5. Server configuration
I’ve seen projects underutilizing their resources and, in turn, burning money because of misconfigured servers.
Most Rails apps’ perfomance is IO-bound because of the SQL queries and internal HTTP calls. That is a perfect case for leveraging concurrency in Ruby. That’s why I always recommend using Puma server because of its multithreading capabilities. You can check out this blog post for more info about concurrency in Ruby and how it relates to blocking IO.
For some projects, switching to Puma is not straightforward because thread safety must be taken into account. But writing non-thread-safe code is a ticking time bomb, so fixing it should be considered anyway. You can check out this article for an intro to thread-safety in Rails.
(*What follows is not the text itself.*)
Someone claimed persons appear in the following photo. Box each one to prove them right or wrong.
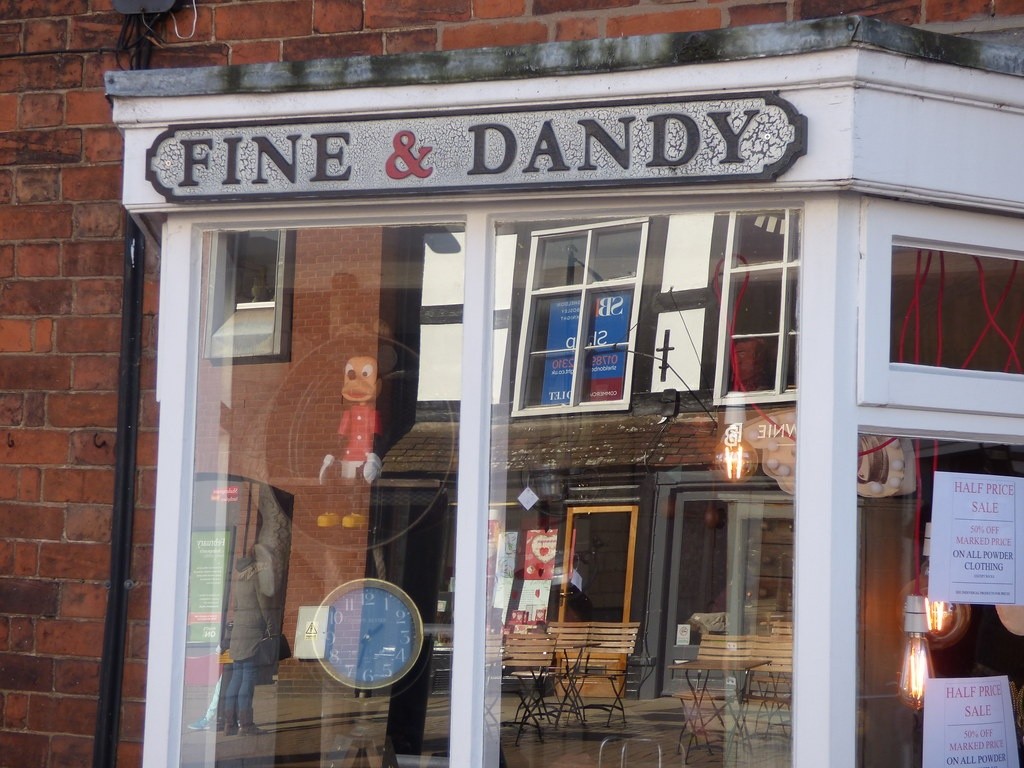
[189,542,292,734]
You can check out the following Heroku docs for general tips on configuring Puma workers, and threads count.
Bonus tip: if you’re using AWS EC2, make sure always to provision the newest generation instance types, i.e., m5.large instead of m4.large. They always have better speed characteristics and lower costs. You can use this website to calculate your potential savings.
Every performance audit that I’ve conducted had its unique challenges. But, the tips I’ve described should apply to most Ruby on Rails projects. I highly encourage you to take a closer look at your app’s performance. A small development time investment can often significantly impact your customers’ UX, project’s scalability, and infrastructure cost.